Azaña contra los iconoclastas
La construcción de un Estado competente fue el gran desafío del político republicano
Manuel Azaña tenía 30 años cuando, en una carta que escribió a la revista La Avispa, confesó que se pasaba “la vida leyendo periódicos y novelas al lado de la estufa”. Todavía no era el enorme político que se embarcaría con la República en un puñado de grandes transformaciones que iban a cambiar España; cultivaba entonces su afición por la literatura, pulía sus ideas políticas, estaba armándose de argumentos, buscaba el asunto central sobre el que convenía trabajar para cambiar las cosas. Un par de años más tarde, instalado en París en 1912, volcaba en su diario sus inquietudes. “Demasiada dispersión, demasiadas cosas iniciadas y no acabadas, demasiada inseguridad”, apuntaba, y concluía con un punto de amargura: “Me parece que seré singular en el arte de no hacer nada”.
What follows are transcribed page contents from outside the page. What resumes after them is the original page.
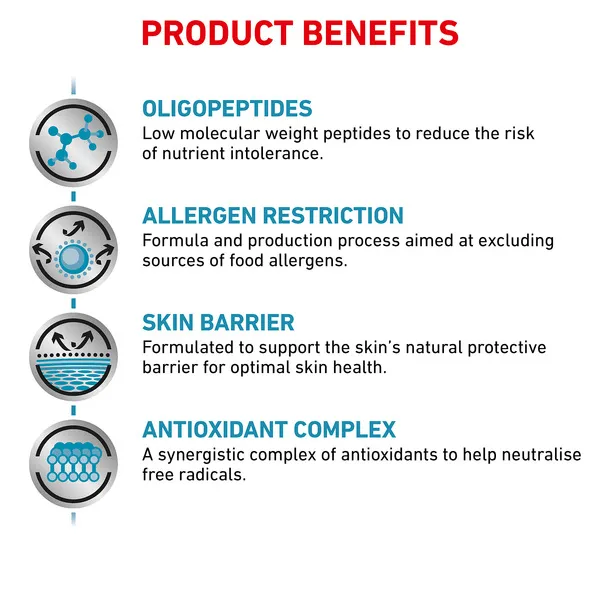 PRODUCT BENEFITS

OLIGOPEPTIDES
Low molecular weight peptides to reduce the risk of nutrient intolerance.

ALLERGEN RESTRICTION
Formula and production process aimed at excluding sources of food allergens.

SKIN BARRIER
Formulated to support the skin's natural protective barrier for optimal skin health.

ANTIOXIDANT COMPLEX
A synergistic complex of antioxidants to help neutralise free radicals.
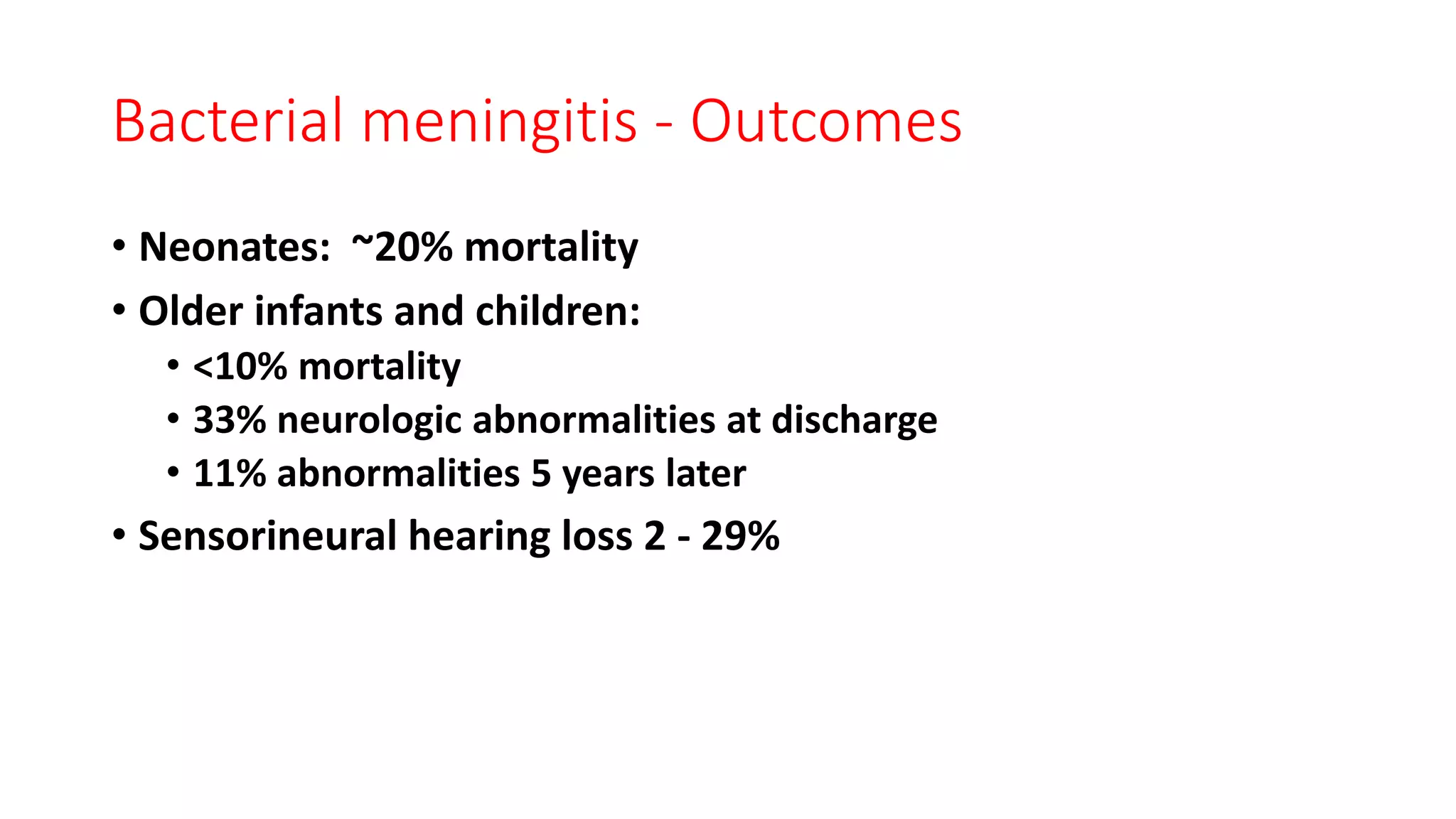 Bacterial meningitis - Outcomes

• Neonates: ~20% mortality
• Older infants and children:
  • <10% mortality
  • 33% neurologic abnormalities at discharge
  • 11% abnormalities 5 years later
• Sensorineural hearing loss 2 - 29%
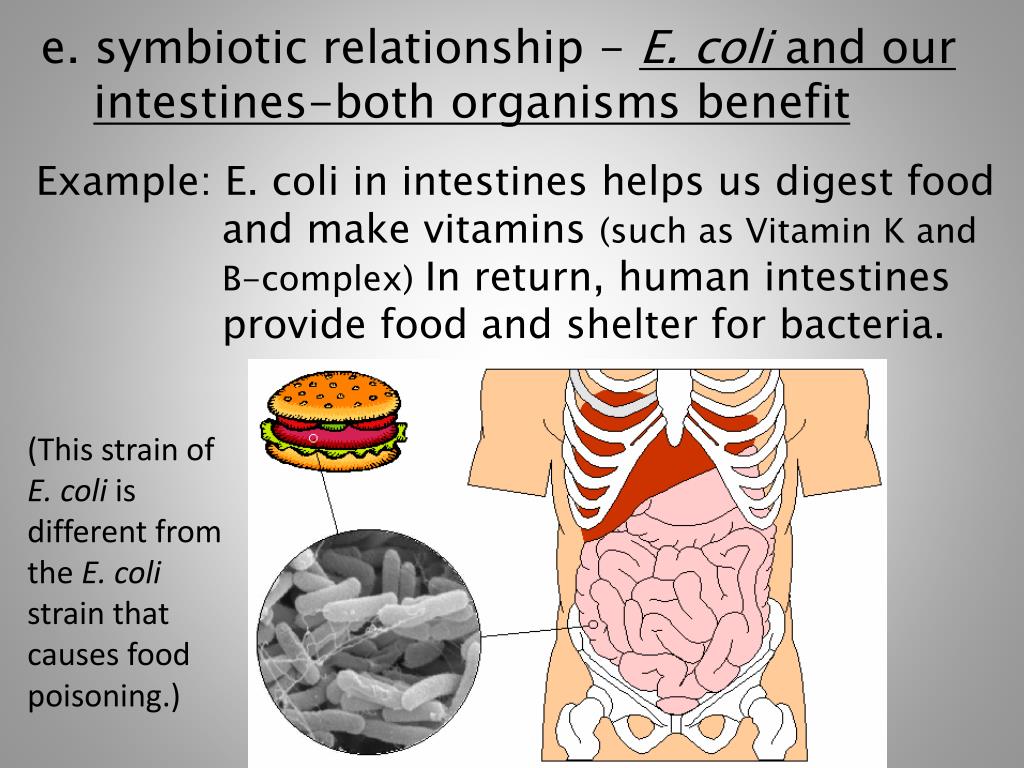 e. symbiotic relationship - E. coli and our intestines-both organisms benefit

Example: E. coli in intestines helps us digest food and make vitamins (such as Vitamin K and B-complex) In return, human intestines provide food and shelter for bacteria.

(This strain of E. coli is different from the E. coli strain that causes food poisoning.)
Pero algo había avanzado. Fue una época en que se puso a explorar los asuntos en los que se enfangaba este país y, como contaba Santos Juliá en Vida y tiempo de Manuel Azaña (1880-1940), ya había llegado a algunas conclusiones. “Un municipio que restaurar, un caciquismo que erradicar, un Estado que construir, una democracia por establecer y una acción política por desarrollar: ese es el camino para resolver el problema español o, lo que es igual, para hacer del Estado un instrumento al servicio de la transformación de la sociedad”.
Dentro de unos días, el 17, se inaugurará una exposición en la Biblioteca Nacional de Madrid dedicada a Azaña con motivo del 80º aniversario de su fallecimiento en Montauban. Es un buen momento, por eso, para acordarse de aquellos años en que perfilaba su proyecto político. Un objetivo cobraba en él un protagonismo esencial, el desafío de levantar un Estado. A la manera de ese Estado de derecho que peligra ahora y por el que la Unión Europea combate estos días. Estaba harto del lamento por el desastre y de las grandes proclamas que proferían los intelectuales de aquella época desde que se produjo la monumental crisis de 1898. Nada de desgarros, nada de mesianismo político. Digamos que empezaba a vacunarse, explica Santos Juliá, “contra los iconoclastas que pulverizan las viejas imágenes y después se apresuran a ocupar las hornacinas vacías”.
Atravesamos también ahora una profunda convulsión, distinta de aquella de finales del XIX, pero la atmósfera que a ratos lo impregna todo es de derrota. Lo que se ha ido sabiendo de las actividades irregulares del rey emérito contribuye, en plena crisis por la pandemia, a denostar aún más si cabe cuanto se ha ido edificando en las últimas décadas. Habrá errores mayúsculos, sin duda, pero la democracia es el sistema que mejor arbitra los caminos para corregir los desmanes y los despropósitos. Siempre que exista esa voluntad de debate sobre los hechos y sobre las maneras de intervenir sobre estos para encauzarlos. Las propuestas que han hecho una serie de militares retirados tienen en ese contexto el valor de síntoma. Hay quienes pretenden dar un golpe en la mesa y arreglar lo que no les gusta por el procedimiento de eliminar a los que no piensan como ellos. Azaña iba a enfrentarse a actitudes de ese jaez cuando aquellas primeras tentativas sobre lo que debía hacerse —un Estado— se tradujeron en las múltiples políticas que puso en marcha la República. La llama que las inspiró vino sin embargo de mucho antes, de su afán por armar instituciones sólidas para corregir lo que no funcionaba. No hay que olvidarlo.